**Selected excerpt:**
==============================

Upload the model to OSS

Create an OSS bucket in the same region where you plan to deploy the confidential computing cluster. Create a directory such as oss://examplebucket/qwen-encrypted/ to store the encrypted model. For setup instructions, see Get started with OSS.

Because model files are large, use ossbrowser to upload the ~/mount/cipher directory to OSS.

Step 2: Deploy the Trustee remote attestation service

Following the zero trust principle, every confidential computing environment must pass verification before gaining access to sensitive resources such as model decryption keys. Trustee acts as the root of trust: it verifies the runtime environment and distributes keys only after successful attestation.

Important

Deploy Trustee on a standalone server outside the ACK cluster. The Trustee owner must maintain full control over the deployment environment—if a cloud provider controls the host, the trust guarantee is weakened.

Choose a deployment option

Option Description When to use
ECS instance Create an ECS instance in the same VPC as the ACK cluster to run Trustee Standard production deployments requiring efficient private network communication
On-premises server Deploy Trustee in your own data center, connected to the cloud VPC via a leased line or VPN High-security scenarios where you require full control over the root-of-trust environment

Before proceeding, make sure the Trustee server has public network access and that port 8081 is open.

==============================

**Data supplied:**

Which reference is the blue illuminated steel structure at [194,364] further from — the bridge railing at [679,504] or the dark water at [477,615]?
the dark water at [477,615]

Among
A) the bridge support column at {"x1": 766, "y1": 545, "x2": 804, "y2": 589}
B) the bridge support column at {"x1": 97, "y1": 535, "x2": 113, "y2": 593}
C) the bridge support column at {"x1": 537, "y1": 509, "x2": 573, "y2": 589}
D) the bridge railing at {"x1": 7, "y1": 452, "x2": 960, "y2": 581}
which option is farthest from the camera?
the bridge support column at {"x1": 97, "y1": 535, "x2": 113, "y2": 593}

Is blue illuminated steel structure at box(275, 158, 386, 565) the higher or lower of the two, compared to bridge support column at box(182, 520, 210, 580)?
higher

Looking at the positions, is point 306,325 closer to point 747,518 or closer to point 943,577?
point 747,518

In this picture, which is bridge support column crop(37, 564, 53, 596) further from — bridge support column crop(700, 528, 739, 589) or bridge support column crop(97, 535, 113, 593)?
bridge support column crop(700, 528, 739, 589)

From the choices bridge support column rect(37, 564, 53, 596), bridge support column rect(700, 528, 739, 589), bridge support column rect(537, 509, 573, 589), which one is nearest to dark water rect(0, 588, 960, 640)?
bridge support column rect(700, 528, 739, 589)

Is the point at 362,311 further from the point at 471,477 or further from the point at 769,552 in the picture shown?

==============================

**Jobs:**
A: According to the deployment guide excerpt, which port must be open on the Trustee server before you proceed?
B: Summarize the deployment guide excerpt in two sentences.
C: Continue the deployment guide excerpt from where it stops.

**Responses by task:**
A: Port 8081.

B: The encrypted model is uploaded with ossbrowser to an OSS bucket directory created in the same region as the planned confidential computing cluster. Trustee, the remote attestation service that verifies the runtime environment and releases keys only after successful attestation, should be deployed on a standalone server outside the ACK cluster, either an ECS instance in the same VPC or an on-premises server, with public network access and port 8081 open.

C:
Install and start Trustee

Trustee is packaged in RPM format and available in the official yum repositories for Alibaba Cloud Linux 3.x and Anolis OS 8.x and later. After installation, systemd manages the service automatically.

  1. Install Trustee:

    For production deployments, configure HTTPS for the Trustee service.
    yum install trustee-1.5.2

    Trustee starts automatically and listens on port 8081. Access it at http://<trustee-ip>:8081/api, where <trustee-ip> is the IP address of the Trustee server.

  2. Verify that all service components are healthy. Install the jq tool first if needed (sudo yum install -y jq).

    # Replace <trustee-ip> with the Trustee server IP address
    curl http://<trustee-ip>:8081/api/services-health | jq

    All four components should show "status": "ok":

    {
      "gateway": {
        "status": "ok",
        "timestamp": "2025-08-26T13:46:13+08:00"
      },
      "kbs": {
        "status": "ok",
        "timestamp": "2025-08-26T13:46:13+08:00"
      },
      "as": {
        "status": "ok",
        "timestamp": "2025-08-26T13:46:13+08:00"
      },
      "rvps": {
        "status": "ok",
        "timestamp": "2025-08-26T13:46:13+08:00"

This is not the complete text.